Tom Dixon

No. 69
- Position: Center

Personal information
- Born: August 21, 1961 (age 64)

Career information
- High school: Bishop Dwenger (Fort Wayne, Indiana)
- College: Michigan
- Supplemental draft: 1984: 2nd round, 52nd overall pick

Career history
- Michigan Panthers (1984);

Awards and highlights
- First-team All-American (1983); 2× First-team All-Big Ten (1982, 1983);

= Tom Dixon (American football) =

American football player (born 1961)

Tom Dixon (born August 21, 1961) is an American former football player. He played college football at the University of Michigan and professional football for the Michigan Panthers of the United States Football League (USFL). He was a first-team All-American at the center position in 1983.

Dixon grew up in Indiana and attended Bishop Dwenger High School in Fort Wayne, Indiana. He enrolled at the University of Michigan in 1980 and played for Bo Schembechler's Michigan Wolverines football teams from 1980 to 1983. Dixon started every game for the Wolverines in the 1981, 1982, and 1983 seasons. As a junior, he was selected by both the conference coaches (UPI) and media (AP) as the first-team center on the 1982 All-Big Ten Conference football team. As a senior, he was selected by the Associated Press, American Football Coaches Association and the Sporting News as a first-team center on the 1983 College Football All-America Team.
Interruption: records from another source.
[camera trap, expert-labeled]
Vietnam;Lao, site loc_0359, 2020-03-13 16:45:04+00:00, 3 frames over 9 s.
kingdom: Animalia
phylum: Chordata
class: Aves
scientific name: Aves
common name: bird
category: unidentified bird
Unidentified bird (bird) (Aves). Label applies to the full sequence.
In April 1984, Dixon signed to play professional football for the Michigan Panthers of the United States Football League (USFL). He played for the Panthers in 1984, but the team disbanded after the 1984 season. He signed with the Pittsburgh Steelers, who had selected him in the second round of the 1984 Supplemental Draft, in May 1985, then quit the team in late July 1985.